2.4 KiB
ADR-0001: Headless Wagtail with an Astro frontend
Date: 2026-06-22
Status: Accepted
Context
The theatre workshop needs an editorially polished public single page whose core content can be updated without code changes. The required stack is Wagtail/Django, Astro, PostgreSQL, and Docker Compose. A small team must be able to run and maintain the system locally without unnecessary services.
Decision
Use Wagtail as a headless CMS backed by PostgreSQL and Astro as the public frontend.
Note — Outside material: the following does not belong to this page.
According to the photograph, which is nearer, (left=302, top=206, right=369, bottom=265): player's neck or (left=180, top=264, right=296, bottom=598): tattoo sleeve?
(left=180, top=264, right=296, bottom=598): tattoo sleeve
Wagtail owns uploaded media and exposes a read-only aggregate endpoint at
/api/site/home/. Astro renders the page server-side in development/build time and
uses curated Italian fallback content when the CMS is temporarily unavailable.
Docker Compose runs PostgreSQL, Django, and Astro on one private default network.
The content model uses one Wagtail HomePage with three ordered feature cards, site
settings, and reusable snippets for teacher details, lesson details, shows, and gallery
items. This keeps editing simple and avoids a custom frontend state layer.
Consequences
- Editors use the authenticated Wagtail admin while the public API remains read-only.
- The public page needs only one API request and degrades gracefully during CMS outages.
- Uploaded media and PostgreSQL data require separate persistent volumes and backups.
- Local frontend rendering depends on container networking; browser-facing media URLs are generated from the configured public Wagtail base URL.
Alternatives considered
- Calling the standard Wagtail endpoints separately was rejected because it adds frontend orchestration for a single page.
- Embedding the frontend in Django templates was rejected because Astro is required.
- A JavaScript SPA and client-side state library were rejected as unnecessary.
Security impact
The aggregate endpoint exposes published editorial content only. Wagtail admin keeps its normal authentication and CSRF protections. Services bind to loopback for local development, containers are not privileged, and secrets are supplied through the environment.
Operational impact
Operators must back up the PostgreSQL and media volumes. CMS schema changes require normal Django migrations. Health checks order local startup.
Rollback
Revert the feature commit and remove the Compose volumes only if their stored content is no longer needed. Keep database and media backups when rolling back code alone.